§ What you have to do: Reproduce the blog page word for word between "In Part I of" and "traffic, SR-IOV wins.", inclusive.

§ Passage provided:
= Beginning of Section =

Showing posts with label VPP. Show all posts
Showing posts with label VPP. Show all posts

Tuesday, December 3, 2019

Virtualized Networking Acceleration Technologies - Part II


In Part I of this series of posts, I recapped my research on these virtualized networking technologies, with the aim to build an understanding of:

  • what they are
  • the history and evolution between them
What I did not cover, was a couple of further questions:
  1. When to Use Them
  2. Can you Combine Them?
This link is a fantastic link that discusses item number one. Now, I can't tell how "right" or "accurate" he is, and I typically look down in comments for rebuttals and refutes (I didn't see any and most commenters seemed relatively uninformed on this topic).

He concludes that in East-West (inter-data center) traffic, DPDK wins, and in North-South traffic, SR-IOV wins.
https://www.telcocloudbridge.com/blog/dpdk-vs-sr-iov-for-nfv-why-a-wrong-decision-can-impact-performance/

Friday, September 27, 2019

Vector Packet Processing - Part IV - Testing and Verification

As I work through the documentation on fd.io, it discusses Installation, and then there is a section called "Running VPP".

The first error I encountered in this documentation had to do with running the VPP Shell. The documentation said to run the following command: "sudo vppctl -s run/vpp/cli-vpp.sock"

= End of Section =

§ Data section:
= Beginning of Section =

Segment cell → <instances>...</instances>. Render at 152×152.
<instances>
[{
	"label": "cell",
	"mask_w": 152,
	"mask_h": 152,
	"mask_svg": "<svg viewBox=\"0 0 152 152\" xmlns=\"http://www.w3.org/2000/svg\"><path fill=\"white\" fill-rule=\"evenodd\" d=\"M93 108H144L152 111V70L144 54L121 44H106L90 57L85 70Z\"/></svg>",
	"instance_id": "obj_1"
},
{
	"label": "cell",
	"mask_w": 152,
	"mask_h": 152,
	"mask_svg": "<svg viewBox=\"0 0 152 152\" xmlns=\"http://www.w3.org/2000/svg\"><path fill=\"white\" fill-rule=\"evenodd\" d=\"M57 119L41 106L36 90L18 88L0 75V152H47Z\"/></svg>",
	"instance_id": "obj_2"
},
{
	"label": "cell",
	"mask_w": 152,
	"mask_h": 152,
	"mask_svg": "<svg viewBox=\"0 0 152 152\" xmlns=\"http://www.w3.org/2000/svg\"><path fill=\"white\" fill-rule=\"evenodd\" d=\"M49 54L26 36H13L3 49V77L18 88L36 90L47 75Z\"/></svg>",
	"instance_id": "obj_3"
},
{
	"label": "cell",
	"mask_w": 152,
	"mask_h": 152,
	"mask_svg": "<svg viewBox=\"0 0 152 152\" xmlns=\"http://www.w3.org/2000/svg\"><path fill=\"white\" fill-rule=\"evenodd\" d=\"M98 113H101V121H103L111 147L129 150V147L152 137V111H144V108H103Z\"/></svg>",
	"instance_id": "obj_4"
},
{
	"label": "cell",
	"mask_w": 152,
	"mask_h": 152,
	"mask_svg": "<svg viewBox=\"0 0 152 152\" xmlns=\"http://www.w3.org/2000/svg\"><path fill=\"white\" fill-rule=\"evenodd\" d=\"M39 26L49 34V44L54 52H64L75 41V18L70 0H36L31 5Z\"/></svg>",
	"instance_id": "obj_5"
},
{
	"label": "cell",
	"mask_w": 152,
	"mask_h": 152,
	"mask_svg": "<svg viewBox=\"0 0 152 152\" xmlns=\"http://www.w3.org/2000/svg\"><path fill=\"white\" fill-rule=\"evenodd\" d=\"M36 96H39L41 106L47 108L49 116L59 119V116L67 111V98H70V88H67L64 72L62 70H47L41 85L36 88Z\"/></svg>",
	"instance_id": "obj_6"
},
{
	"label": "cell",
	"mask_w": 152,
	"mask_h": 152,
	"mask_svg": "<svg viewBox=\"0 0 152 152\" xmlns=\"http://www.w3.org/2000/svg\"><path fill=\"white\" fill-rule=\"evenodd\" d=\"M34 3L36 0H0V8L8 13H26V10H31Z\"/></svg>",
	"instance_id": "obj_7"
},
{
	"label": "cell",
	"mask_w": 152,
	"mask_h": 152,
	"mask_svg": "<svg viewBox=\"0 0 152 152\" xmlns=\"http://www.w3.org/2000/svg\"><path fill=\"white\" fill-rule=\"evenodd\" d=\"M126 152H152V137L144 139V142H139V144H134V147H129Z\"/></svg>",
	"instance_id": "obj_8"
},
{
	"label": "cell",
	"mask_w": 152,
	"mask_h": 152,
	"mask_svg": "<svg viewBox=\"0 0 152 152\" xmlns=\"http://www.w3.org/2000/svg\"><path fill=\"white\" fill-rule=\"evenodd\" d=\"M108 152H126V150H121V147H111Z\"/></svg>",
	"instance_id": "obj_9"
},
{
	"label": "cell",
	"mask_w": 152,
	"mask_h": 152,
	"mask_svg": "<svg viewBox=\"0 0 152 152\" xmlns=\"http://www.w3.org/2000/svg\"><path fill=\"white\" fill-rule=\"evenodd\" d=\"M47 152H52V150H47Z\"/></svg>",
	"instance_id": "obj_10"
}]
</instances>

= End of Section =

§ Exercise result:
In Part I of this series of posts, I recapped my research on these virtualized networking technologies, with the aim to build an understanding of:

  • what they are
  • the history and evolution between them
What I did not cover, was a couple of further questions:
  1. When to Use Them
  2. Can you Combine Them?
This link is a fantastic link that discusses item number one. Now, I can't tell how "right" or "accurate" he is, and I typically look down in comments for rebuttals and refutes (I didn't see any and most commenters seemed relatively uninformed on this topic).

He concludes that in East-West (inter-data center) traffic, DPDK wins, and in North-South traffic, SR-IOV wins.